• [Work request]
Continue the article below about Metzger's volleyball career and his move back to Hawai'i, starting right after its last sentence.

Selected passage section start

The 1991 Punahou graduate just retired from professional volleyball. He and wife Emily moved to Hawai'i Oct. 20. They plan to redirect their exceptional energies into real estate for Prudential Advantage Realty.

Metzger originally left for UCLA, where he won three NCAA titles and was 1996 co-national player of the year with the Rainbows' Yuval Katz. A month ago, at halftime of the Bruins' football game with Oregon at the Rose Bowl, Metzger was inducted into the UCLA Hall of Fame.

The honor went beyond his body of work for the Bruins. Metzger and Dax Holdren placed fifth in Beach Volleyball at the 2004 Olympics. Metzger won more than $900,000 and 18 tournaments on the beach, where he was the AVP's top-ranked player in 2005 and 2006. He and Jake Gibb were the 2005 AVP Team of the Year. In 2006, Metzger hooked up with childhood friend Mike Lambert and won the same honor, also capturing the inaugural Crocs Cup Championship.

This is not the first time Metzger has come back home. He helped his father build a house when he was here for eight months after the beach tour "collapsed." But when Leonard Armato resuscitated it in 2001, around the time Kerry Walsh and Misty May started dominating the women's game, Metzger was pulled back and made enough money to concentrate solely on volleyball, hiring coaches and trainers.

"For eight years, it was great," Metzger said.

Selected passage section end
Records shown section start

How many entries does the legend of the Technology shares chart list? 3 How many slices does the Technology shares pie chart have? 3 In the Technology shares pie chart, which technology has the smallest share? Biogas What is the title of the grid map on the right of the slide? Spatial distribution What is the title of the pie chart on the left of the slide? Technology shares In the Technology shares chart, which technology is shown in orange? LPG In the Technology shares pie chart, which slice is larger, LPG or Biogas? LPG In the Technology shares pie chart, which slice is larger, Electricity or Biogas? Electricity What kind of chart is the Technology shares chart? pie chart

Records shown section end
Records shown section start

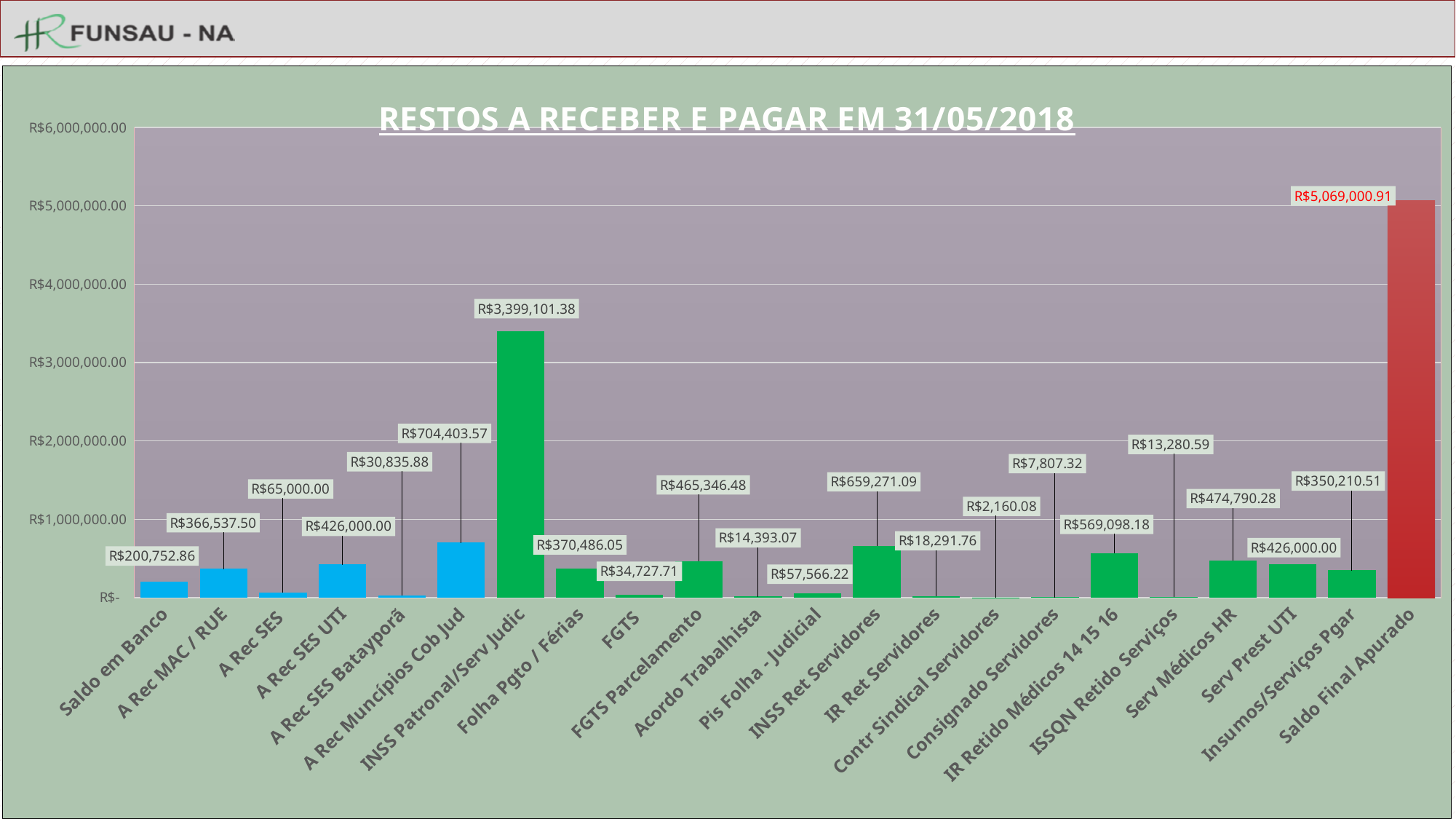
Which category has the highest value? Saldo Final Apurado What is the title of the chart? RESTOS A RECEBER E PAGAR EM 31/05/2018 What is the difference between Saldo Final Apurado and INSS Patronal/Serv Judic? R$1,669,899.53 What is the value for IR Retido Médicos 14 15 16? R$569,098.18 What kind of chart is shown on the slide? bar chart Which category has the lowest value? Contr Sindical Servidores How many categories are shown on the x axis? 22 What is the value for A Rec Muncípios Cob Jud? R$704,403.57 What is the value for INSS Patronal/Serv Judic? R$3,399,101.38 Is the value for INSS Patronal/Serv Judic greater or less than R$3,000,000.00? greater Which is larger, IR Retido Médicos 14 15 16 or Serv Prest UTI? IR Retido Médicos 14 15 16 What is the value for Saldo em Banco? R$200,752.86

Records shown section end

• [Written answer]
Then the economy took a hit and so did Lambert. He was fully healed after three knee surgeries and looking to play for a team overseas recently when he tore his Achilles. Lambert is back on crutches and Metzger is home, for good this time.

"All my contracts were up and nobody was looking to sign new ones," Metzger said. "I could continue to play and break even on prize money if I really wanted to keep going, or start a new career and move back to Hawai'i. I've tried to do it a couple times before, but it was too hard with all the travel. So I made the decision to start my new career and save my body."

It has held up remarkably well. Metzger was in his 30s during his best years, evidence of his talent, ambition and perseverance, to say nothing of his absolute devotion to the game. That was obvious every time he stepped on any court, indoor or out.

He hopes to devote that same frantic energy to his new pursuit.

"One of the things I've prided myself on is that every year I got better and always tried to learn," Metzger said. "I think I did that through my later years playing professionally. I got better every year, at least mentally, even though my body started to decline a little. I'm so excited to try and stimulate something different. I'll be challenged mentally instead of physically."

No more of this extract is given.